● **Your objective**
Reproduce the rows below word for word, beginning with the line that contains "From the scene" and continuing through the final row.

● **Data extract**
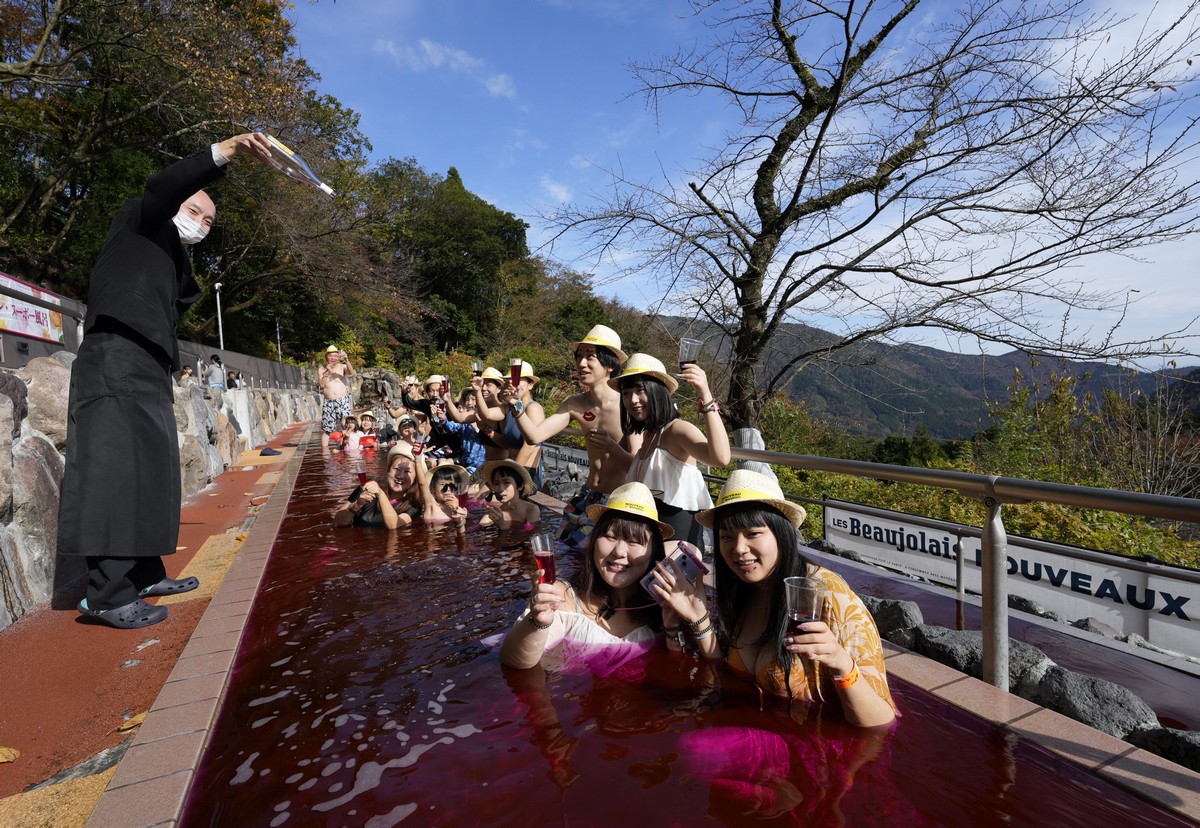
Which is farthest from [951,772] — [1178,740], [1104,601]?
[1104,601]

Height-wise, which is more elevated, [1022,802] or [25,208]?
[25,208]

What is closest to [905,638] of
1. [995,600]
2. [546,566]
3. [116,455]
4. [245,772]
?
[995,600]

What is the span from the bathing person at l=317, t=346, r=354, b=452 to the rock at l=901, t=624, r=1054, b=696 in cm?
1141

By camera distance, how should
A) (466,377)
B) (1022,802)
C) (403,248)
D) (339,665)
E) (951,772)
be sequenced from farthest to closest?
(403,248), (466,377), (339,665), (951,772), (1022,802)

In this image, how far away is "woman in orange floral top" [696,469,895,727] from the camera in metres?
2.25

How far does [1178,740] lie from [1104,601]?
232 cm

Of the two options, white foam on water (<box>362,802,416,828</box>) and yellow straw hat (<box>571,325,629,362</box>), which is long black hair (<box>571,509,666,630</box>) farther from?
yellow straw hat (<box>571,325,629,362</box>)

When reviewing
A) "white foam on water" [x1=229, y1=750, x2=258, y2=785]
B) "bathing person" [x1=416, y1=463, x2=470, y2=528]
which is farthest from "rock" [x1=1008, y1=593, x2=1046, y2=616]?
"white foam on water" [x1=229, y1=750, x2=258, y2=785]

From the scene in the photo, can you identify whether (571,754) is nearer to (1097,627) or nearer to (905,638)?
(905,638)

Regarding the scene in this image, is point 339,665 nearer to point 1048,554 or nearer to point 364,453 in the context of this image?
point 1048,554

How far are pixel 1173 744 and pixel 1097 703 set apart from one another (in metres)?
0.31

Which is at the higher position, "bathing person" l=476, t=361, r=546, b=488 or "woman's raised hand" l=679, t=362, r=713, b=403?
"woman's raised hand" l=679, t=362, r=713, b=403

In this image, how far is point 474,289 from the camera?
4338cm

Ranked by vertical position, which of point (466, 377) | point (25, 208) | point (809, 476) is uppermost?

● **Answer**
From the scene in the photo, can you identify whether (571,754) is nearer to (1097,627) or nearer to (905,638)?
(905,638)

Regarding the scene in this image, is point 339,665 nearer to point 1048,554 or nearer to point 364,453 in the context of this image?
point 1048,554

How far are pixel 1173 744 and pixel 1097 703 set apart from one another (in metres)?
0.31

Which is at the higher position, "bathing person" l=476, t=361, r=546, b=488 or "woman's raised hand" l=679, t=362, r=713, b=403?
"woman's raised hand" l=679, t=362, r=713, b=403

In this image, how far is point 474,289 from the camera?
4338cm

Ranked by vertical position, which of point (466, 377) | point (25, 208) | point (809, 476) is uppermost?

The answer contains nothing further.